If you were anything like me as a kid, you liked taking apart your toys so you could see how they worked. Granted, it didn’t work out well for 6 year old me, with the result being a bunch of broken possessions, but that fascination for the inner workings of any mechanism is something that has remained with me to this day. That’s what I like about these collections, they harness that inner curiosity we still carry with us, and they challenge us to appreciate the beauty beneath the surface. Don’t be surprised if these collections make you start taking apart things just to see what makes them tick.
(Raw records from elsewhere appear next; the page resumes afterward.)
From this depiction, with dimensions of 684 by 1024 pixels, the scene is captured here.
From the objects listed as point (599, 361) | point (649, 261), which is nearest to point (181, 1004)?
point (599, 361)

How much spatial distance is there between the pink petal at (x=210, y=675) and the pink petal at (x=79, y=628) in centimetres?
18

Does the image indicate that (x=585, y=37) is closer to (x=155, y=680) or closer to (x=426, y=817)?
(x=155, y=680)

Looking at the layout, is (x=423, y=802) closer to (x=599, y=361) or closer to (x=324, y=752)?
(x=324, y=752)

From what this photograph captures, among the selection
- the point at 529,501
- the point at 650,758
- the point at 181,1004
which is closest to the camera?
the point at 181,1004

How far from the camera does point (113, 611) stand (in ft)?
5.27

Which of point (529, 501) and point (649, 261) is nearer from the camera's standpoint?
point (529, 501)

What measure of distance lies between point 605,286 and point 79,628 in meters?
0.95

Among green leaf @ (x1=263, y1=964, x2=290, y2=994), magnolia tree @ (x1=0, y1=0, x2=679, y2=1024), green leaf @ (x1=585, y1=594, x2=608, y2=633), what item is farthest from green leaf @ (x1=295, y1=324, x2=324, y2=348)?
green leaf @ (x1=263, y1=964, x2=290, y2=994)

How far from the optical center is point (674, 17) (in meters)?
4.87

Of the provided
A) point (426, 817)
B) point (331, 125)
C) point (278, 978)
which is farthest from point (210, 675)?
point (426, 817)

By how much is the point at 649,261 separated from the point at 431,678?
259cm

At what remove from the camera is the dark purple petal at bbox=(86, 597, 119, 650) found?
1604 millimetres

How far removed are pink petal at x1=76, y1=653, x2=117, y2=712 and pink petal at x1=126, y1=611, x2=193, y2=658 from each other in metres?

Sabine Pearlman’s AMMO collection is a series dedicated to, well, ammunition. I always thought a bullet was pretty much the same as any other bullet, but it’s amazing to see how different each of these are. From multiple casings to inner fragments, each one is built for a specific purpose, although the specifics of that purpose aren’t highlighted (a reddit post attempted to identify each of the bullets which gives some context to the unique structure of each bullet). While they may be objects of harm and destruction, there’s an odd beauty to uncovering the innovation and mechanics that go behind each specific bullet.
Beth Galton’s works centre around food (she even has a collection called “ode to the potato”), but this one in particular let’s you know how every day food looks on the inside. A lot of tricks of the trade had to be used to make this collection, from digital editing to using gelatin to make liquids a bit more solid. The subjects of this collection may not be intricate or a surprise by any means, but it’s still a treat to experience.
Duncan Meeder did not take this photo as part of a collection. He merely wanted to show the intricacy of a Leica Tri-Elmar-M 28-35-50mm lens. These photos ended up circling the internet because of how jaw-dropping the intricacies of these lenses are. And don’t worry about the sight of a $4000 lens being cut for simply a photo, each half was sold on eBay as an art piece.
Jon Chonko’s Scanwiches is such a simple and brilliant idea that I find myself asking “why I didn’t think of that?”. His tagline of “…for education and delight” is the perfect way to sum up his project. Travel, eat, and document your experience. His blog has the vibe of an album capturing someone’s travels. Some favourites, some exotic tastes, but ultimately enlightening us to the simple pleasures that we are all unaware of.